History of
the Stadnicki Palace

Currently, the palace consists of three sections. The first one is the main building, which was originally detached. It is also the oldest part (16th century). It has very thick walls. There are barrel vaults with lunettes in the cellar and ground floor, as well as Renaissance and neogothic door and window frames. Over the first floor in the Northern rooms there are polychromic ceilings with imagery that depicts romantic landscapes, in form of friezes with medallions (polychromic paintings – 19th century). Some of the rooms have decorative wooden parquet floors, interesting door and window woodwork and beautifully decorated white tiled stoves (19th century).

The first floor

The central room on the northern side features a decorative 16th century Renaissance fireplace made from white marble.
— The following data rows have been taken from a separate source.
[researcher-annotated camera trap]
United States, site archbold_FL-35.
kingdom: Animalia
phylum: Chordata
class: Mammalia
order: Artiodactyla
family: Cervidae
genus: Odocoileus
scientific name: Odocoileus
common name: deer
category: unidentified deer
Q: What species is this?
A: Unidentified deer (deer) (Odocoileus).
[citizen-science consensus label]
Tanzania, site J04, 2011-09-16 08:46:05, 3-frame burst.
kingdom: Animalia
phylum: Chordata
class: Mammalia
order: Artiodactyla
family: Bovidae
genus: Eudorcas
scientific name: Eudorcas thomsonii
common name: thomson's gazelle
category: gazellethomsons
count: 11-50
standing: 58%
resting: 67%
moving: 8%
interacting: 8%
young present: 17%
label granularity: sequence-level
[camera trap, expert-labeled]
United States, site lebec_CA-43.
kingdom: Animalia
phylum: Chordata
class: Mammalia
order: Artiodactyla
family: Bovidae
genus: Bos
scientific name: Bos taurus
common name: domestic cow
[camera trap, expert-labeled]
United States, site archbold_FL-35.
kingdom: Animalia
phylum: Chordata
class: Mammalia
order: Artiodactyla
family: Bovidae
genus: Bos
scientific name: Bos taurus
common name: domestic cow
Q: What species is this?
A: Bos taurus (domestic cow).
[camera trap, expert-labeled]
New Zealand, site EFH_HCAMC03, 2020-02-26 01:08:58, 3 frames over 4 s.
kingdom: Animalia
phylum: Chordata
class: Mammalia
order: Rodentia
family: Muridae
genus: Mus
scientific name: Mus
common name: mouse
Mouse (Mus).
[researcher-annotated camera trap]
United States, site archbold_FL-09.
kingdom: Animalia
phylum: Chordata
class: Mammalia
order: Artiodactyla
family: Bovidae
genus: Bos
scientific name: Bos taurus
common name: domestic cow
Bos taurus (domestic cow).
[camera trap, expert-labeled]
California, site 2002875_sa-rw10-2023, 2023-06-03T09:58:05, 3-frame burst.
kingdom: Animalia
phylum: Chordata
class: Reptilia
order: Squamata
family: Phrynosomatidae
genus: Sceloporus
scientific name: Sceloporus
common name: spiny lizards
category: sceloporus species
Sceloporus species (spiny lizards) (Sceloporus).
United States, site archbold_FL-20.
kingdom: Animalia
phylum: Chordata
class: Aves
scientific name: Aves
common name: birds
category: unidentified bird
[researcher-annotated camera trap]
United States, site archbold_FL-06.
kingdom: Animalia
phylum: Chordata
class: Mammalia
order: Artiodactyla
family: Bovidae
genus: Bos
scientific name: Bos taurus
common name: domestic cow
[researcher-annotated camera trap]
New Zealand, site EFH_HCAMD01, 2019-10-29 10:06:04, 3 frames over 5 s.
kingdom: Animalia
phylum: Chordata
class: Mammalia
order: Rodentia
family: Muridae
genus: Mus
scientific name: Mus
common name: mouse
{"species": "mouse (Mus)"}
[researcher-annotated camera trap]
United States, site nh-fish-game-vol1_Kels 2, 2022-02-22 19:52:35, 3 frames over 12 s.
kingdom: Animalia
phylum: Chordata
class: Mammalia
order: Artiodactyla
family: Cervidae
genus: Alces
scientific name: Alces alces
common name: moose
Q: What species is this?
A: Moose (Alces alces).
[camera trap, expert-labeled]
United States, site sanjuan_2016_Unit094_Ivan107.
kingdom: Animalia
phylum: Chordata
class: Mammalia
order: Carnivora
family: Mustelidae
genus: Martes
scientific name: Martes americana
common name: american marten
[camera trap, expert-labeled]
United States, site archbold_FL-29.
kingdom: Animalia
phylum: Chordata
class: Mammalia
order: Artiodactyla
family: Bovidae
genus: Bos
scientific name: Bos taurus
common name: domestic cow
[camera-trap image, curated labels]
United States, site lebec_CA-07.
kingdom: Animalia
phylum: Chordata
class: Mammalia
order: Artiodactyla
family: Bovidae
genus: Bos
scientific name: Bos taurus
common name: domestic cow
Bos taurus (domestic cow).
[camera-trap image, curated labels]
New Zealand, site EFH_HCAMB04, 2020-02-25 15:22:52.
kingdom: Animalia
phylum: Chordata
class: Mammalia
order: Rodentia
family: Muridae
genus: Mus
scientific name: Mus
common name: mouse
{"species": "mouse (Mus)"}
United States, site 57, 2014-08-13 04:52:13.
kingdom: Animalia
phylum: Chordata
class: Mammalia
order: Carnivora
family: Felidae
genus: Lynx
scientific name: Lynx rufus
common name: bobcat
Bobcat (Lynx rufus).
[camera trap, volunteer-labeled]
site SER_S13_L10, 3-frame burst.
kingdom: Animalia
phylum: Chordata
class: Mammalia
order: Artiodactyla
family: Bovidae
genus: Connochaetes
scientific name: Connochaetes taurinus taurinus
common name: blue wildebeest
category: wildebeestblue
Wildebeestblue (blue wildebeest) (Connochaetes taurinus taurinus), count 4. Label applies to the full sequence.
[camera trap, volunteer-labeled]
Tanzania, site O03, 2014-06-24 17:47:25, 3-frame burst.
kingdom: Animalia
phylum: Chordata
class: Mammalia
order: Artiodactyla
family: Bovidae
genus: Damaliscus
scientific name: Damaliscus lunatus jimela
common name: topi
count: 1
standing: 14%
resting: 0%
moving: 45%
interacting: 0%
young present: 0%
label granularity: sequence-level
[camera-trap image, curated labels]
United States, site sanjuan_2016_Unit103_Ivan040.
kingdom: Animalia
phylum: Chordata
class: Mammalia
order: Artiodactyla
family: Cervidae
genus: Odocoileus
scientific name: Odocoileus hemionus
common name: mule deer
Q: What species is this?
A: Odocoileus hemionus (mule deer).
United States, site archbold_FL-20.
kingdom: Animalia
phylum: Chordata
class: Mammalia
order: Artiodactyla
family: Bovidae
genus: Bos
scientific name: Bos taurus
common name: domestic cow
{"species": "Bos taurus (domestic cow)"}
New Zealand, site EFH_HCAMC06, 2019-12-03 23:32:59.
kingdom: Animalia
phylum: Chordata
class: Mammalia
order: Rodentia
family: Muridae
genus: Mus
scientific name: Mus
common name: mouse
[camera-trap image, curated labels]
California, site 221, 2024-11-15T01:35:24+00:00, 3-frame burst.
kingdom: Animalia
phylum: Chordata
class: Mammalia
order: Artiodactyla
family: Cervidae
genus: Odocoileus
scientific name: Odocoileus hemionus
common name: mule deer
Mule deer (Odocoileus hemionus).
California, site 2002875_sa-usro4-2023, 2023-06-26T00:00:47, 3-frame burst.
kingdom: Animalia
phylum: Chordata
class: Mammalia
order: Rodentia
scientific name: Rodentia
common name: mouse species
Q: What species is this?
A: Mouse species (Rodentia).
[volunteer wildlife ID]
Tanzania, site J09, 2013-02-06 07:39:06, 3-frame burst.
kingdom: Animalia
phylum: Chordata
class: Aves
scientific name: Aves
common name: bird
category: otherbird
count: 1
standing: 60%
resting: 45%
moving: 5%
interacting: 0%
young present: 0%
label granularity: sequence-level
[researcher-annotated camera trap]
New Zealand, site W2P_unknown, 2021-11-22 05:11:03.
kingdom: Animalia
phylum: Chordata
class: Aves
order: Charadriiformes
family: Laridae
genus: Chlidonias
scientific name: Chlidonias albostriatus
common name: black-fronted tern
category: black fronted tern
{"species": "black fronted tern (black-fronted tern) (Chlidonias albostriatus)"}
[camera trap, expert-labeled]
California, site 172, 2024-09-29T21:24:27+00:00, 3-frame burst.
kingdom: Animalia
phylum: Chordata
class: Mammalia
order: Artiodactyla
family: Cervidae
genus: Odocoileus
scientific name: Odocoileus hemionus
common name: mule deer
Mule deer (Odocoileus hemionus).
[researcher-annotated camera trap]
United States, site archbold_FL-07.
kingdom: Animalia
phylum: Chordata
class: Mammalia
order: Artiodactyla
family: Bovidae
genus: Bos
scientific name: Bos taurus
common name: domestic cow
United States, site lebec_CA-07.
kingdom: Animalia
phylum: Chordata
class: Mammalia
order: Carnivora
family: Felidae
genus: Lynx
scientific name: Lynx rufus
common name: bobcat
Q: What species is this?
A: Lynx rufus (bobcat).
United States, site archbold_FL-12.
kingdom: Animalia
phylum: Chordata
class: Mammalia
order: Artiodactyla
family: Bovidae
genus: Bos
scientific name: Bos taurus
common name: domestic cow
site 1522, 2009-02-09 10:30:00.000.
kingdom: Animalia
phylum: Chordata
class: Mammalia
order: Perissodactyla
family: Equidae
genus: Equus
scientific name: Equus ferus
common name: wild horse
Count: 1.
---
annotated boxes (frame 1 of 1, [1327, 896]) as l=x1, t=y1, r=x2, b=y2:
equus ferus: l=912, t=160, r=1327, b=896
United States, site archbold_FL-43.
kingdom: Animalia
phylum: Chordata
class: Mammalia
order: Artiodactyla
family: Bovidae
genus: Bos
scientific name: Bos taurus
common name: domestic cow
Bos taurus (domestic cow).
On the ground floor, in a large north-facing room (currently the library) there are wooden corner wardrobes from the second half of the 18th century (woodwork with rich sculpture decorations). Other interesting external architectural details include: stone stairs with a terrace and banisters, window ledges and main ledges on the walls and the coat of arms of the Stadnicki family – “Szreniawa”, placed in the pediment section of the front façade, with a decorative floral form and a crown.

To the north,

on the high ground floor level, there is a stone balcony (made from sandstone), with a decorative tracery railing. The second part is a romantic neogothic tower, which was erected at the turn of the 16th and 17th century and then reconstructed after the fire that consumed the mansion in 1852, on the wedding day of Count Edward Stadnicki. Later, it was reconstructed and redesigned by the famous architect Szyszko-Bohusz. It was then when the castle became a proper palace. The third part is, in fact, a separate wing divided into three sections. The first one, adjacent to the tower, was constructed in the 17th century.

The ballroom

contains two Rococo stoves from the second half of the 18th century, a wooden, ten-point Baroque chandelier from the first half of the 18th century, door woodwork with rich sculptural decorations from the 18th and 19th centuries, window woodwork from the 19th century and wooden wall panelling. The former hothouse is adjacent to the north. The room had a glass simple pent roof on a steel structure (currently covered with sheet metal), stoneware floor tiling (currently wooden floor) and a fountain bowl. It contains a neogothic stove and neogothic window woodwork from the 19th century.